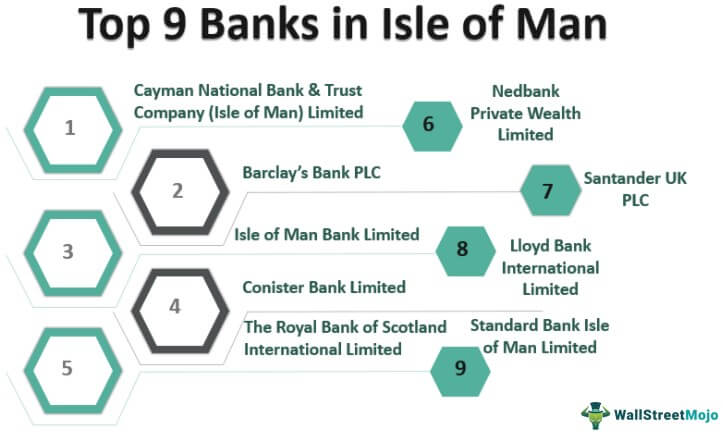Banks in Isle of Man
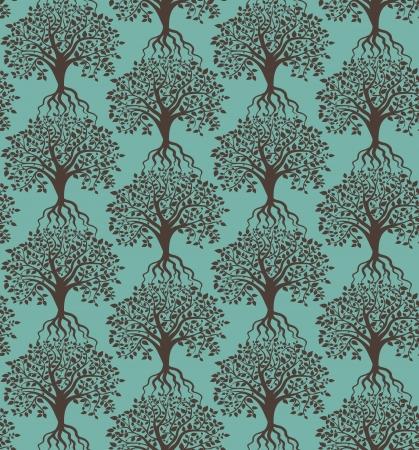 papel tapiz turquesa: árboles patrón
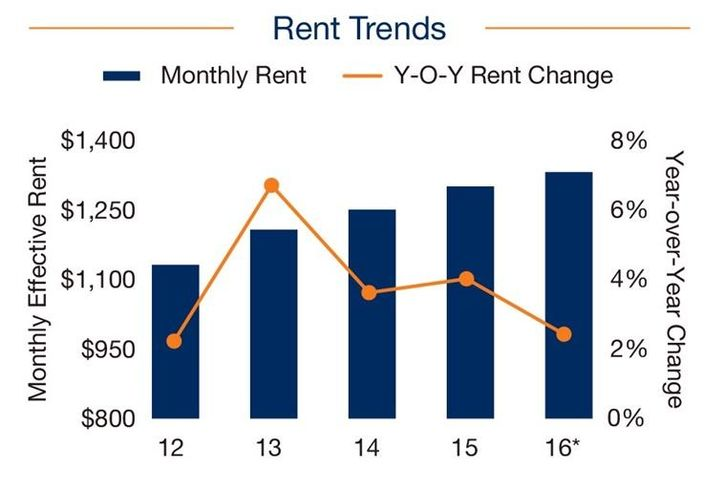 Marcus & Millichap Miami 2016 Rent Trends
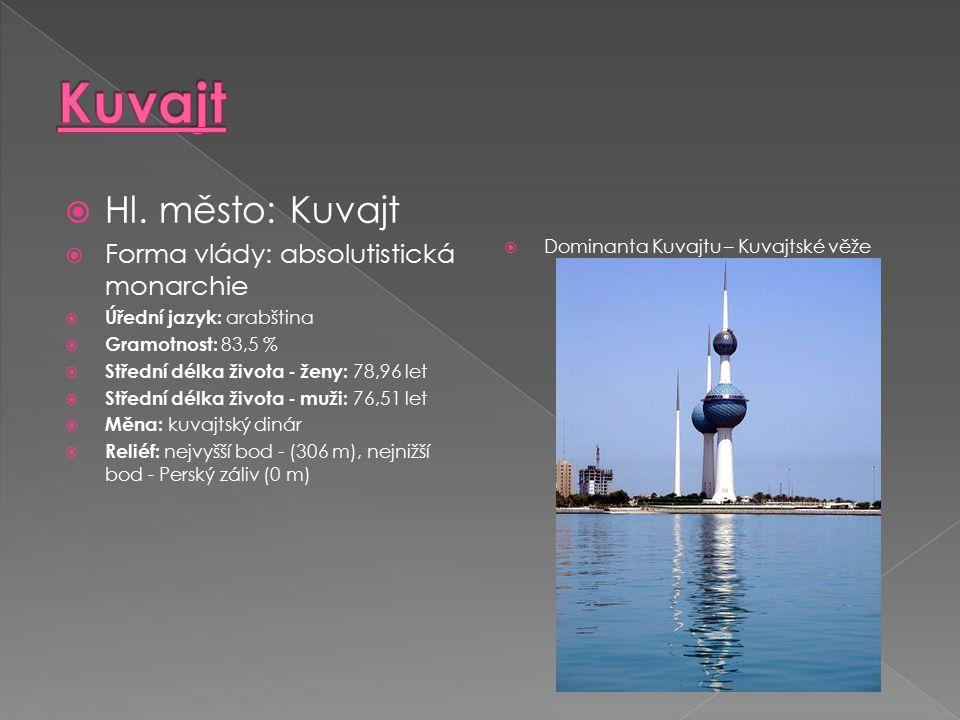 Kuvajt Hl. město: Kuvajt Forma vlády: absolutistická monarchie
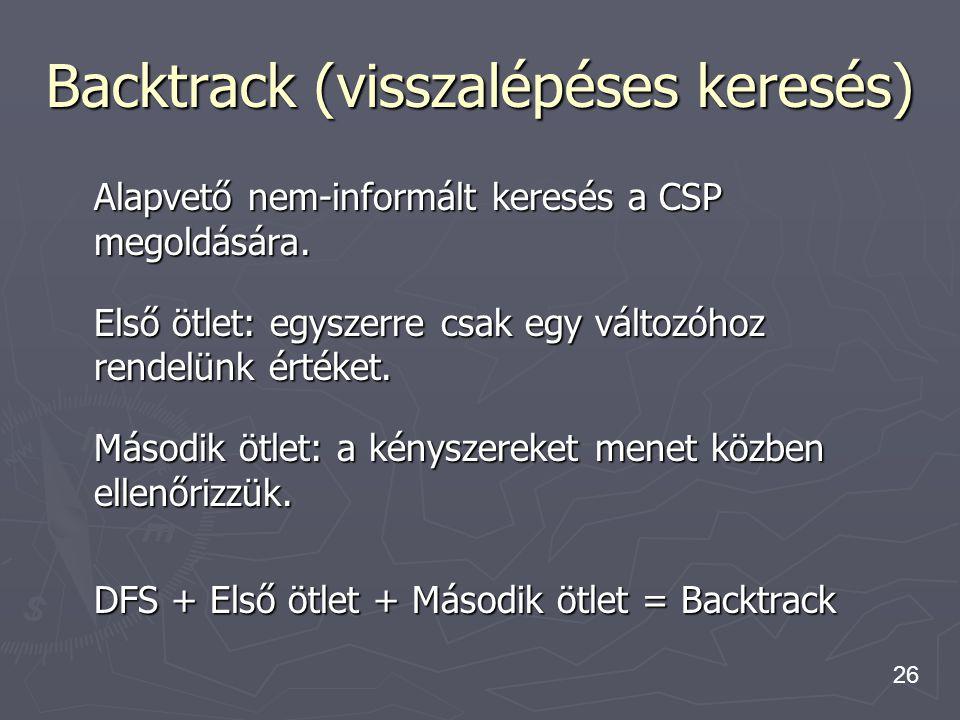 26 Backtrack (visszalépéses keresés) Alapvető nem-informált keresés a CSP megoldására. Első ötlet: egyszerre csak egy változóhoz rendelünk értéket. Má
=-=-=-=-=
What to produce> Extract only the lines from the line containing "Marcus & Millichap Miami 2016 Rent Trends" through the final line of the listing above, unchanged; pictures stay out of the copy.

Exercise output>
 Marcus & Millichap Miami 2016 Rent Trends
 Kuvajt Hl. město: Kuvajt Forma vlády: absolutistická monarchie
 26 Backtrack (visszalépéses keresés) Alapvető nem-informált keresés a CSP megoldására. Első ötlet: egyszerre csak egy változóhoz rendelünk értéket. Má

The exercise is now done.